Swipe fees are often built into the price consumers pay for goods and services and have more than doubled in the past decade, hitting a record $160.7 billion in 2022, according to the Nilson Report. On average, U.S. credit card swipe fees account for 2.24% of a transaction, according to the Merchants Payments Coalition. That's why some businesses add a surcharge to bills for customers paying with debit or credit cards to encourage cash transactions.
The new legislation would require banks with assets over $100 billion to provide customers with a choice of at least two different payment networks to process credit card transactions. The bill also stipulates that Visa and Mastercard can only account for one of the choices as a way to prevent the two largest networks from being the only options offered to merchants.
"Interchange fees are effectively a tax on commerce," said Shopify president Harley Finkelstein. "We began to notice that these fees kept climbing and climbing and climbing, and we felt that something was up."
The e-commerce platform known for helping businesses create their own custom digital stores, operates in 175 countries worldwide. ""Relative to every other country Shopify operates in, interchange fees are the highest in America," Finkelstein said.
Larger platforms and retailers like Amazon, Shopify and Walmart, as well as payment processors and issuers like Capital One, Discover and Visa, are funding efforts to pass or block this bill. In total, 26 organizations have mentioned the Credit Card Competition Act by name in their 2023 first-quarter lobbying reports, which were filed before the legislation was reintroduced last month, according to data from Open Secrets, a nonprofit group tracking campaign finance and lobbying data.
The Electronic Payments Coalition, a group representing big banks, credit unions, community banks and payment card networks said the legislation "would add billions of dollars to the bottom lines of mega-retailers every year while eliminating almost all the funding that goes towards popular credit cards rewards programs, weakening cybersecurity protections, and reducing access to credit," in a June 9 post on its website.
CNBC reached out to major credit card companies including Visa, American Express, Discover and Capital One. All declined to comment or referred us to the Electronic Payments Coalition. Mastercard did not provide a response despite CNBC's multiple attempts to get one.
Shares of Visa and Mastercard are up more than 12% each this year as of Friday's close.
"Interchange revenue will dry up," according to Aaron Stetter, the executive director of the Electronic Payments Coalition.
Stetter describes the bill as a "bait and switch that harms consumers," because it "ultimately gives the decision-making of where the transaction is going to be routed to the merchant" instead of the card issuer or consumer.
Opponents say the bill misleads consumers who may think that their Mastercard or Visa credit card is being processed over the Visa network but could actually end up being routed over a separate cheaper network with fewer fraud protections and little to no customer rewards programs, according to Stetter.

━━━━━━

### Complete the following
1 - From the swipe fee passage, copy word for word the part that opens with the words containing "CNBC reached out" and closes with "of Friday's close.".
2 - Sum up the passage on credit card swipe fees in two sentences.

[Stored records]

━━━━━━

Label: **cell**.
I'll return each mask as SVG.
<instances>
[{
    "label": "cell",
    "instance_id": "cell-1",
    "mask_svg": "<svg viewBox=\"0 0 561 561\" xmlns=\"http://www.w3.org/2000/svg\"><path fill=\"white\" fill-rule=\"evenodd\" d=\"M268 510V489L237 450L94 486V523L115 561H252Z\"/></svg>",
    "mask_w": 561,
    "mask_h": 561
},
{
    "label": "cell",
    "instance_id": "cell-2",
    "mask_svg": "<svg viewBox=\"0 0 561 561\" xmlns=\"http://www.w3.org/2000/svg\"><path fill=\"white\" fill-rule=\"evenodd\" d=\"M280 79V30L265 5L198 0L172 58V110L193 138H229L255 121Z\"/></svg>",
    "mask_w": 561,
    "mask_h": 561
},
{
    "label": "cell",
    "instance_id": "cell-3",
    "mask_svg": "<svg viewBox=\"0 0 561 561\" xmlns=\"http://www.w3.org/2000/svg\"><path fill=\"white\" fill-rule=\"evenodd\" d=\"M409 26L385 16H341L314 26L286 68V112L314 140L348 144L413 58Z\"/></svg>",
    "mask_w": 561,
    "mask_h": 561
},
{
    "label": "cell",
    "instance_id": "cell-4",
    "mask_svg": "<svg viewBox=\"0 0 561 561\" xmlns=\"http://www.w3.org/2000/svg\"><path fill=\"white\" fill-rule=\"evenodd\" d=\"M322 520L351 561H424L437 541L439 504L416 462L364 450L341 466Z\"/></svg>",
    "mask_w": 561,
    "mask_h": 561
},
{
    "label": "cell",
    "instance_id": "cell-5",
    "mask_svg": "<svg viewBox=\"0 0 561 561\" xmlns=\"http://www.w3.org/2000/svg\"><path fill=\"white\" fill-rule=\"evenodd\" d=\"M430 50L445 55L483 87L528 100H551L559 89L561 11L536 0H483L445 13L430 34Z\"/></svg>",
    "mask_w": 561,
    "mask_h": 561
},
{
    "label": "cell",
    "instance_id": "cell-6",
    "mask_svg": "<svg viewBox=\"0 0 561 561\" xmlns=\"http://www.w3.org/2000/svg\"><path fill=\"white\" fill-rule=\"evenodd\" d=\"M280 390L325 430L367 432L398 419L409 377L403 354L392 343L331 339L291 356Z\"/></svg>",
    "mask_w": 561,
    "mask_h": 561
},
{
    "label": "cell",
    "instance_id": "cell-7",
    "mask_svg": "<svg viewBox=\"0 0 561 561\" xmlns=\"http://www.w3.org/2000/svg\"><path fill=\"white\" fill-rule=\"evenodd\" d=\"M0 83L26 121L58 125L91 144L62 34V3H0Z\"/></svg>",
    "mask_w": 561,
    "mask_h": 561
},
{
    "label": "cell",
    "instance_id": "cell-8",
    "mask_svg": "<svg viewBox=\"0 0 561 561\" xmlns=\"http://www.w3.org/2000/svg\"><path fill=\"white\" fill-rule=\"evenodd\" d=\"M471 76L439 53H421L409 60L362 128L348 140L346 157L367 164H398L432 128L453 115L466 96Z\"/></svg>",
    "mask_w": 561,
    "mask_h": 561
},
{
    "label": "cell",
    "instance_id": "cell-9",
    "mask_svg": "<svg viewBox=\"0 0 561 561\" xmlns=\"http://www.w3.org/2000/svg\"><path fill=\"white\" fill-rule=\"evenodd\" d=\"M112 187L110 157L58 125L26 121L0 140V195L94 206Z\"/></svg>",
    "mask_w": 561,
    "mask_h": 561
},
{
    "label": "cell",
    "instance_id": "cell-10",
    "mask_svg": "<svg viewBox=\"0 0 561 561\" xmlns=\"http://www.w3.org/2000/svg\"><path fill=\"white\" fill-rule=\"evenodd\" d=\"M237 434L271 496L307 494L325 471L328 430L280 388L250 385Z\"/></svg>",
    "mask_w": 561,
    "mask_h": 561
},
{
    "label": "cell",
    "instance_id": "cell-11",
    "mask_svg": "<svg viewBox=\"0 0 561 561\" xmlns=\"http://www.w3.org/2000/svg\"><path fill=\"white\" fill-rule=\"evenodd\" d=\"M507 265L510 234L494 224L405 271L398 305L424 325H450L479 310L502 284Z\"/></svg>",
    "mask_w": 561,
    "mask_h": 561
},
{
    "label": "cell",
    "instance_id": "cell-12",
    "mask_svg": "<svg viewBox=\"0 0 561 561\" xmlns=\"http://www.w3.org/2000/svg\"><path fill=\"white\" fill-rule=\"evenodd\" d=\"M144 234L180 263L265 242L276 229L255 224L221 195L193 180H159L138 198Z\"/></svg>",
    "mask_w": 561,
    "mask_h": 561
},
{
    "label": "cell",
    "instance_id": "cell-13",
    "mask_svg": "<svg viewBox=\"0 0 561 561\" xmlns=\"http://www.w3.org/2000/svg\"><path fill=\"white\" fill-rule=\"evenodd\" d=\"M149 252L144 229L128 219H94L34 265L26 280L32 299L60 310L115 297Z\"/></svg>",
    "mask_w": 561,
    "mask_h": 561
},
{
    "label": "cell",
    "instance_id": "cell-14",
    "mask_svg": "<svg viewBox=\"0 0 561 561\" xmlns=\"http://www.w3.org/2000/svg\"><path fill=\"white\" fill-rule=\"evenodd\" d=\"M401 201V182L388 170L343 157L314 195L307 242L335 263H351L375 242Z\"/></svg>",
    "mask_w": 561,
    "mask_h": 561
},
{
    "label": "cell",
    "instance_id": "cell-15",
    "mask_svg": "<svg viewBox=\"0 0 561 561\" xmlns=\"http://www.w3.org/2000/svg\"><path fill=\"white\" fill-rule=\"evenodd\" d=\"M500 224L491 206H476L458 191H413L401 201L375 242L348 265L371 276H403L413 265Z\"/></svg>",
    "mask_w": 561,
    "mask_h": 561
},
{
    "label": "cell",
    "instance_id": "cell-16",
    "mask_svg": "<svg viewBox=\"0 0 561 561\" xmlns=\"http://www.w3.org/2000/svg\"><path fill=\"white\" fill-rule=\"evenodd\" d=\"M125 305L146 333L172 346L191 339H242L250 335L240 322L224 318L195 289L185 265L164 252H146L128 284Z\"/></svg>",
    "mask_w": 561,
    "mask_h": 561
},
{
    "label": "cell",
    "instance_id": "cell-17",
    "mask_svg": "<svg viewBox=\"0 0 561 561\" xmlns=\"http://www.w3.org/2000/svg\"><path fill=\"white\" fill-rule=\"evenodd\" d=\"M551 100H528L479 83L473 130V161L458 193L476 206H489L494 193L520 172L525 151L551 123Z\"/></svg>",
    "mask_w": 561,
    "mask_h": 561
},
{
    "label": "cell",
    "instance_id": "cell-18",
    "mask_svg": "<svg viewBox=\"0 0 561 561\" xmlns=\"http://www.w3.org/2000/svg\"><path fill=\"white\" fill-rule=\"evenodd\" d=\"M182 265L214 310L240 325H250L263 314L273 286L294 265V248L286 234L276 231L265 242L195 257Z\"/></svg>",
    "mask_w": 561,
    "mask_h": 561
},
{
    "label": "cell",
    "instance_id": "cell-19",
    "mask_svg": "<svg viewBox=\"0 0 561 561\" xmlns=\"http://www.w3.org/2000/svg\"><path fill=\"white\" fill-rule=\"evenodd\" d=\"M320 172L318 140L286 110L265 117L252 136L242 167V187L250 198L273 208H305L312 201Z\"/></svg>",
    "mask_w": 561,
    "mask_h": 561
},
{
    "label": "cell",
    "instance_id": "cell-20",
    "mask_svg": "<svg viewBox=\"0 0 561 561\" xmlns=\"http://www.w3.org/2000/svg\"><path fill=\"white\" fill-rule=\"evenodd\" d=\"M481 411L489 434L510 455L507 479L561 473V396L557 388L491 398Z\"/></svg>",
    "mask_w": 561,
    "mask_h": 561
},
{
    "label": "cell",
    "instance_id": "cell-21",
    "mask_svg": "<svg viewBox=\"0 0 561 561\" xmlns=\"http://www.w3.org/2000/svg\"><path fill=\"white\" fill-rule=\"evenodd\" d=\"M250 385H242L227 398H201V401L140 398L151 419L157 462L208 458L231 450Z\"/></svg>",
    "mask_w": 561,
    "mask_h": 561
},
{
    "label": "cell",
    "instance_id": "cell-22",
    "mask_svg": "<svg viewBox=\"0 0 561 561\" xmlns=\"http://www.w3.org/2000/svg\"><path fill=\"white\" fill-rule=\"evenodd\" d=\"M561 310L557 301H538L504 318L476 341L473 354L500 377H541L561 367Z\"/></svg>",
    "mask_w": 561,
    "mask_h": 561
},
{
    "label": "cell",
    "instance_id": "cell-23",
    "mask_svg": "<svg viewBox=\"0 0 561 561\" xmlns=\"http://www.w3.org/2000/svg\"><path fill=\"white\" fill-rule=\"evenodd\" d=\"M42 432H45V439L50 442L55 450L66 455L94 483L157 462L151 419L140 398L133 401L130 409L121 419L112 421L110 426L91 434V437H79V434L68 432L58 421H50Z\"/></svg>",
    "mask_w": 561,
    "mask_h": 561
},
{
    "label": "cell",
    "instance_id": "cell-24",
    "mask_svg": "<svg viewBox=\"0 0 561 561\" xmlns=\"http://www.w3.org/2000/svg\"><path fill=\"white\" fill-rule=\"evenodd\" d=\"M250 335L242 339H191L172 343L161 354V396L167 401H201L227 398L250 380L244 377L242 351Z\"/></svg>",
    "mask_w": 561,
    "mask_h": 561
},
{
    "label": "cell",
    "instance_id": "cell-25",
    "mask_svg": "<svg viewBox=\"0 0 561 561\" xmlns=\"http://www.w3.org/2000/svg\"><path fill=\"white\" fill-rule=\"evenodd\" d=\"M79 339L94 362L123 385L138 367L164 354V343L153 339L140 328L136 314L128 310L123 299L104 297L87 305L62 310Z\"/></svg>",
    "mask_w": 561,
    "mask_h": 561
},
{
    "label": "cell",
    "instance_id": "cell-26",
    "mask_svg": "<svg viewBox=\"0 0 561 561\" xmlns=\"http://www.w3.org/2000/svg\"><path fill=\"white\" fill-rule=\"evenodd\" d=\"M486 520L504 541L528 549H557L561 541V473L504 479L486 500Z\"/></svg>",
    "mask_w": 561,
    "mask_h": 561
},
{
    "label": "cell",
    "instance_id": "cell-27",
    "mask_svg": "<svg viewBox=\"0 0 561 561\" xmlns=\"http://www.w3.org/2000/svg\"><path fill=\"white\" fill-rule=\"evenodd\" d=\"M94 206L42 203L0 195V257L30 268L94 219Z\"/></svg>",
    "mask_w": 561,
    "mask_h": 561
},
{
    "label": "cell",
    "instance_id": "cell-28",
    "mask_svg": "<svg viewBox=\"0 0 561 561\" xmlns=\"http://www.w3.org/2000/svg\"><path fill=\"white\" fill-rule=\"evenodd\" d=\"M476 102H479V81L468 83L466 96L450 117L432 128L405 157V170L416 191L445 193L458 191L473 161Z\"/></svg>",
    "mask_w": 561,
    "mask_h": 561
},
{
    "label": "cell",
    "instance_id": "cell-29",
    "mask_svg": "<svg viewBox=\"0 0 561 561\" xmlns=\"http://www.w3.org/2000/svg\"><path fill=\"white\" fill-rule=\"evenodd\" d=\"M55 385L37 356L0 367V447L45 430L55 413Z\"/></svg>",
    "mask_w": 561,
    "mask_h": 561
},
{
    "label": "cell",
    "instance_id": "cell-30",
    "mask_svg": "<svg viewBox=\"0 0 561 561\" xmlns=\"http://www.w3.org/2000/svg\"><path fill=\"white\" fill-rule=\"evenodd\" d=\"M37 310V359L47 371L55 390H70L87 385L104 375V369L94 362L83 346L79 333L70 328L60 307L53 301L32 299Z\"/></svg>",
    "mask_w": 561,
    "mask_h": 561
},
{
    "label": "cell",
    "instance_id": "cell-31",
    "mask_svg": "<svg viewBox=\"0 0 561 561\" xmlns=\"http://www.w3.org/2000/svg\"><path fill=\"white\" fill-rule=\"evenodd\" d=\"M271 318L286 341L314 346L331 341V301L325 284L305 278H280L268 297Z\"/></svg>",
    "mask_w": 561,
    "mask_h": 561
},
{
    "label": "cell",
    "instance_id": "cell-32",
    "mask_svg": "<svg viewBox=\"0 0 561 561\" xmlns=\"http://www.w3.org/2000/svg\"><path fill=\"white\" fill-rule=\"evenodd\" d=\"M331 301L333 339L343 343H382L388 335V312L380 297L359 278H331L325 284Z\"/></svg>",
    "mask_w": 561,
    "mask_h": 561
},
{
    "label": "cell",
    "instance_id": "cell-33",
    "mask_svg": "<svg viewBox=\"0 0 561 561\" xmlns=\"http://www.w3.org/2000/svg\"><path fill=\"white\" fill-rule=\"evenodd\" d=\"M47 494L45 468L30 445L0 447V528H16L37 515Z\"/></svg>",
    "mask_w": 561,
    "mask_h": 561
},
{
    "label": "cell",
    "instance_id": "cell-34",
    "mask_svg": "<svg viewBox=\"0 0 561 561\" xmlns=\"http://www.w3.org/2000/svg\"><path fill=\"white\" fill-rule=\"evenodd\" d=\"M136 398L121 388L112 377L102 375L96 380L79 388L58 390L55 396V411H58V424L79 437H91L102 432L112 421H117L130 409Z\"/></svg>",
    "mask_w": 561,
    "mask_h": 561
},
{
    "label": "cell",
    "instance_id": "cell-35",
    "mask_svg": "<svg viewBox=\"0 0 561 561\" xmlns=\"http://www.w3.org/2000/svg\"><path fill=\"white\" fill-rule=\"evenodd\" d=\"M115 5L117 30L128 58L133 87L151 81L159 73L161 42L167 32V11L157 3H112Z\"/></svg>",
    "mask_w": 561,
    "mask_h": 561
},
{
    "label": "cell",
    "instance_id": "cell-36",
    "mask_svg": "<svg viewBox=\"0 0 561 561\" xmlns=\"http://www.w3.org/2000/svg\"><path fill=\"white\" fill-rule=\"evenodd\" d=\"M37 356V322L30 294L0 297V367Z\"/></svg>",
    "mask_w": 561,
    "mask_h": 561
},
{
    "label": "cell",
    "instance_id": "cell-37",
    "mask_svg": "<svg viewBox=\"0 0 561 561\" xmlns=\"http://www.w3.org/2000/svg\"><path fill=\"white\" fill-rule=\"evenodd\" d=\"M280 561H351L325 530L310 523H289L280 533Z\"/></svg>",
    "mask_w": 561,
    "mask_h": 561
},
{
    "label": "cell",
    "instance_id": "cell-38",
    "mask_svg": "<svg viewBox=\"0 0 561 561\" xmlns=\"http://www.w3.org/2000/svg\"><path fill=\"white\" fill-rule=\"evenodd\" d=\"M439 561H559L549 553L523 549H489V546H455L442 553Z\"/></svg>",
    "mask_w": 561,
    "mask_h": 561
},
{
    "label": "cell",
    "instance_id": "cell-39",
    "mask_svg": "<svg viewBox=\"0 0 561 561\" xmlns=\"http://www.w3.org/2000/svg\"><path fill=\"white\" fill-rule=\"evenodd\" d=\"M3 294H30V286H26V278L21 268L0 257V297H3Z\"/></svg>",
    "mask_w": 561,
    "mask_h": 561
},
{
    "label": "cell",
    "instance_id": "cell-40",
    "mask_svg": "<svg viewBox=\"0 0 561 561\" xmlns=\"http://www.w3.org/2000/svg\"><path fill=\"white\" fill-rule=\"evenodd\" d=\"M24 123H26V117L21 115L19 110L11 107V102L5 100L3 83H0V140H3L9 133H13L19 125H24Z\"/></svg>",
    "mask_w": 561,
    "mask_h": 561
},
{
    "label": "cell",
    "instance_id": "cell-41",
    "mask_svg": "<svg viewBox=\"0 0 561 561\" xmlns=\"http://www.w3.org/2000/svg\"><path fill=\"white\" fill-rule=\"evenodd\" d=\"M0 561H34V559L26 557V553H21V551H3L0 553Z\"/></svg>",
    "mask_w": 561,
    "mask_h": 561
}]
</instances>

━━━━━━

### In response
1 -
CNBC reached out to major credit card companies including Visa, American Express, Discover and Capital One. All declined to comment or referred us to the Electronic Payments Coalition. Mastercard did not provide a response despite CNBC's multiple attempts to get one.
Shares of Visa and Mastercard are up more than 12% each this year as of Friday's close.

2 - Credit card swipe fees have more than doubled in the past decade to a record $160.7 billion in 2022, and new legislation would make banks with assets over $100 billion offer at least two payment networks, with Visa and Mastercard counting as only one choice. Shopify's president calls the fees a tax on commerce, while the Electronic Payments Coalition, which represents banks, credit unions and card networks, says the bill would cut funding for rewards programs, weaken cybersecurity protections and reduce access to credit.